▶ **TASK DESCRIPTION**
Answer these questions from the text on Russian e-commerce below.
(a) In what year was the app launched?
(b) By how much did Russia's e-commerce sales volumes rise in 2017, and to what total?
(c) About what share of Russia's entire retail turnover does e-commerce already account for?
:: TEXT SHOWN ::
The app was launched in 2013 and since then the site has been growing by leaps and bounds. Originally funded out of her own pocket, her former employer Yandex bought a 10% stake for an undisclosed sum and has given her both a work space in its building at Park Kultury in Moscow and working capital in the form of loans that can be redeemed for equity later, while Shagarina builds the business up. Shagarina loves working inside the Yandex ecosphere, surrounded by some of Russia’s brightest online entrepreneurs and engineers.
Russia has embraced e-commerce, which saw sales volumes up by a quarter in 2017 to $30bn. The sector has grown so
fast in recent years it is starting to disrupt traditional retail as punters shun traditional malls for online services. E-commerce already accounts for about 8% of Russia’s entire retail turnover and is growing at twice the pace of more traditional retail services, which themselves are growing at twice the pace
of the economy.
And the surprisingly advanced state of Russia’s TMT sector also lends itself to this kind of service. Russia has skipped
over several stages and gone straight to state-of-the-art. The country missed out chequebooks entirely and both stores
and consumers use the most modern contactless debit and credit cards by default. Smart phone penetration is high and still growing fast. And most revolutionary (as we will see in a moment) all stores in Russia have contactless card terminals, bar code scanners and cash registered hooked up to the internet, putting Russia far ahead of even the US on this score.
:::
:: MATERIAL PROVIDED ::
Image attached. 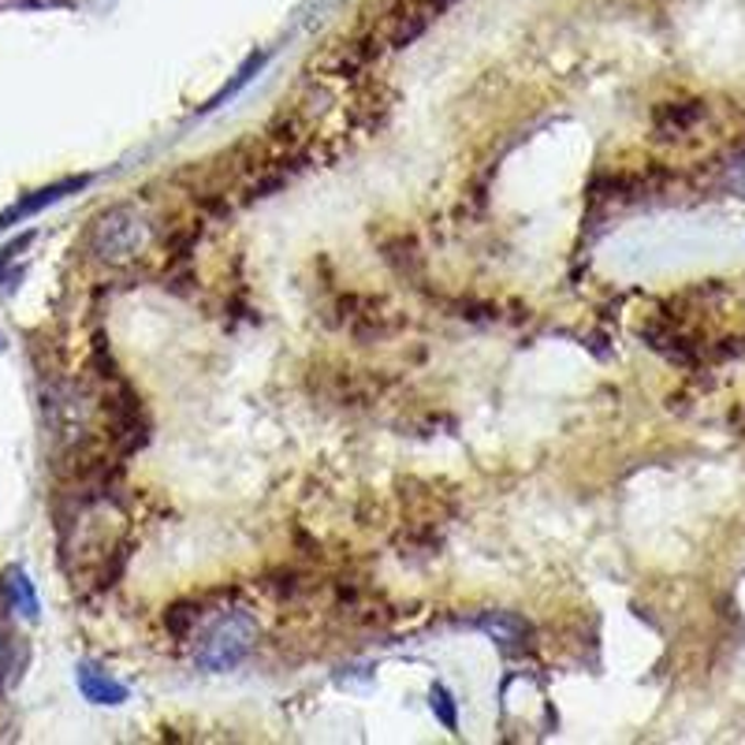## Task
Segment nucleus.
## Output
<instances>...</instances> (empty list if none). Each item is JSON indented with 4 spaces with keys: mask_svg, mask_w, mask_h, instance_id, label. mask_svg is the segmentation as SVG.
I'll list each match as a JSON object with an SVG mask.
<instances>
[{
    "mask_svg": "<svg viewBox=\"0 0 745 745\" xmlns=\"http://www.w3.org/2000/svg\"><path fill=\"white\" fill-rule=\"evenodd\" d=\"M429 704H432V715H437V720L444 723V731H459V709H455V697H451V693L444 690V686H432Z\"/></svg>",
    "mask_w": 745,
    "mask_h": 745,
    "instance_id": "nucleus-6",
    "label": "nucleus"
},
{
    "mask_svg": "<svg viewBox=\"0 0 745 745\" xmlns=\"http://www.w3.org/2000/svg\"><path fill=\"white\" fill-rule=\"evenodd\" d=\"M727 187L738 197H745V154L742 157H734L731 165H727Z\"/></svg>",
    "mask_w": 745,
    "mask_h": 745,
    "instance_id": "nucleus-7",
    "label": "nucleus"
},
{
    "mask_svg": "<svg viewBox=\"0 0 745 745\" xmlns=\"http://www.w3.org/2000/svg\"><path fill=\"white\" fill-rule=\"evenodd\" d=\"M470 627L481 630V634H488L493 641H499L504 648H515L530 637V622H526L522 616H515V611H481V616L470 619Z\"/></svg>",
    "mask_w": 745,
    "mask_h": 745,
    "instance_id": "nucleus-3",
    "label": "nucleus"
},
{
    "mask_svg": "<svg viewBox=\"0 0 745 745\" xmlns=\"http://www.w3.org/2000/svg\"><path fill=\"white\" fill-rule=\"evenodd\" d=\"M149 247V221L138 205H109L90 221V235H87V250L101 266H127L135 261L138 253Z\"/></svg>",
    "mask_w": 745,
    "mask_h": 745,
    "instance_id": "nucleus-1",
    "label": "nucleus"
},
{
    "mask_svg": "<svg viewBox=\"0 0 745 745\" xmlns=\"http://www.w3.org/2000/svg\"><path fill=\"white\" fill-rule=\"evenodd\" d=\"M253 637H258V627H253V619L247 611H224V616H216L210 627H205V634L197 637V648H194V659L202 671H232V667H239L247 653L253 648Z\"/></svg>",
    "mask_w": 745,
    "mask_h": 745,
    "instance_id": "nucleus-2",
    "label": "nucleus"
},
{
    "mask_svg": "<svg viewBox=\"0 0 745 745\" xmlns=\"http://www.w3.org/2000/svg\"><path fill=\"white\" fill-rule=\"evenodd\" d=\"M75 682H79V693L87 697L90 704H124L127 701V686L116 682L109 671H101V667H93V664H79Z\"/></svg>",
    "mask_w": 745,
    "mask_h": 745,
    "instance_id": "nucleus-4",
    "label": "nucleus"
},
{
    "mask_svg": "<svg viewBox=\"0 0 745 745\" xmlns=\"http://www.w3.org/2000/svg\"><path fill=\"white\" fill-rule=\"evenodd\" d=\"M8 597H12V603H15L19 611H23L26 619H37V597H34L31 578H26L23 571L8 574Z\"/></svg>",
    "mask_w": 745,
    "mask_h": 745,
    "instance_id": "nucleus-5",
    "label": "nucleus"
}]
</instances>
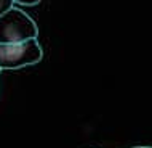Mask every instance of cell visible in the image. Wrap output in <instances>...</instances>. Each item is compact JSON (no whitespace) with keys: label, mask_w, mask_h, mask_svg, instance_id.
Masks as SVG:
<instances>
[{"label":"cell","mask_w":152,"mask_h":148,"mask_svg":"<svg viewBox=\"0 0 152 148\" xmlns=\"http://www.w3.org/2000/svg\"><path fill=\"white\" fill-rule=\"evenodd\" d=\"M133 148H152V147H133Z\"/></svg>","instance_id":"5b68a950"},{"label":"cell","mask_w":152,"mask_h":148,"mask_svg":"<svg viewBox=\"0 0 152 148\" xmlns=\"http://www.w3.org/2000/svg\"><path fill=\"white\" fill-rule=\"evenodd\" d=\"M15 3H19V5H26V7H34L37 3H40V0H13Z\"/></svg>","instance_id":"277c9868"},{"label":"cell","mask_w":152,"mask_h":148,"mask_svg":"<svg viewBox=\"0 0 152 148\" xmlns=\"http://www.w3.org/2000/svg\"><path fill=\"white\" fill-rule=\"evenodd\" d=\"M43 52L37 39L18 44H0V69H19L42 60Z\"/></svg>","instance_id":"7a4b0ae2"},{"label":"cell","mask_w":152,"mask_h":148,"mask_svg":"<svg viewBox=\"0 0 152 148\" xmlns=\"http://www.w3.org/2000/svg\"><path fill=\"white\" fill-rule=\"evenodd\" d=\"M39 29L34 19L19 8H10L0 16V44H18L37 39Z\"/></svg>","instance_id":"6da1fadb"},{"label":"cell","mask_w":152,"mask_h":148,"mask_svg":"<svg viewBox=\"0 0 152 148\" xmlns=\"http://www.w3.org/2000/svg\"><path fill=\"white\" fill-rule=\"evenodd\" d=\"M13 5H15L13 0H0V16L3 13H7L10 8H13Z\"/></svg>","instance_id":"3957f363"},{"label":"cell","mask_w":152,"mask_h":148,"mask_svg":"<svg viewBox=\"0 0 152 148\" xmlns=\"http://www.w3.org/2000/svg\"><path fill=\"white\" fill-rule=\"evenodd\" d=\"M0 73H2V69H0Z\"/></svg>","instance_id":"8992f818"}]
</instances>
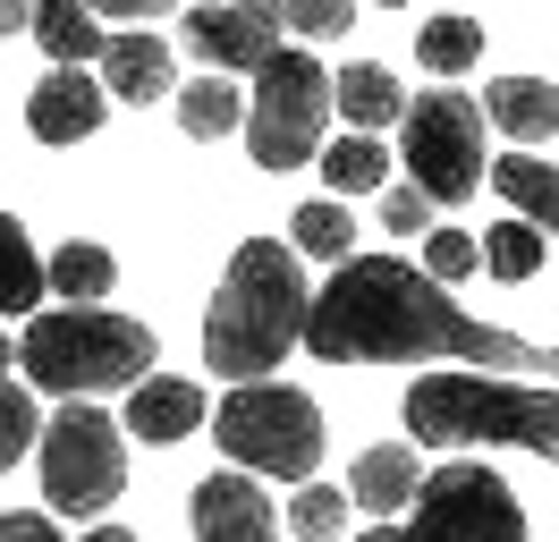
:::
▶ **EXERCISE RESPONSE**
(a) 2013
(b) By a quarter, to $30bn
(c) About 8%